Data entries start

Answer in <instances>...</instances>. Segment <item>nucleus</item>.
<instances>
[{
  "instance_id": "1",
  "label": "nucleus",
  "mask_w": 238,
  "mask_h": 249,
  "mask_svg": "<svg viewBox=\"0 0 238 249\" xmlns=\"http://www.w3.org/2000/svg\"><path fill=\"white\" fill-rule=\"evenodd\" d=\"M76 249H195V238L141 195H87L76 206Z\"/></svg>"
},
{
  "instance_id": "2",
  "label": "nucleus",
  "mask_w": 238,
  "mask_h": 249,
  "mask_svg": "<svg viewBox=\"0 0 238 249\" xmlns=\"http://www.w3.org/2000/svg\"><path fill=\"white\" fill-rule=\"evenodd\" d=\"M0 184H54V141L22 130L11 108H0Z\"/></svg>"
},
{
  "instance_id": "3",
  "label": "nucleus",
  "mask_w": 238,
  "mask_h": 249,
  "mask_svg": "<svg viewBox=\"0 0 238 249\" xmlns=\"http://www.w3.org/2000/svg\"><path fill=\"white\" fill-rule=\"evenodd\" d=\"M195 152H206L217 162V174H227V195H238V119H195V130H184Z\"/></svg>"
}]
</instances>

Data entries end

Task objective
Which lines of the records contain the string "xmlns", with case counting? Show each such line in full.

Result of this task
  "mask_svg": "<svg viewBox=\"0 0 238 249\" xmlns=\"http://www.w3.org/2000/svg\"><path fill=\"white\" fill-rule=\"evenodd\" d=\"M76 249H195V238L141 195H87L76 206Z\"/></svg>"
  "mask_svg": "<svg viewBox=\"0 0 238 249\" xmlns=\"http://www.w3.org/2000/svg\"><path fill=\"white\" fill-rule=\"evenodd\" d=\"M0 184H54V141L22 130L11 108H0Z\"/></svg>"
  "mask_svg": "<svg viewBox=\"0 0 238 249\" xmlns=\"http://www.w3.org/2000/svg\"><path fill=\"white\" fill-rule=\"evenodd\" d=\"M195 152H206L217 162V174H227V195H238V119H195V130H184Z\"/></svg>"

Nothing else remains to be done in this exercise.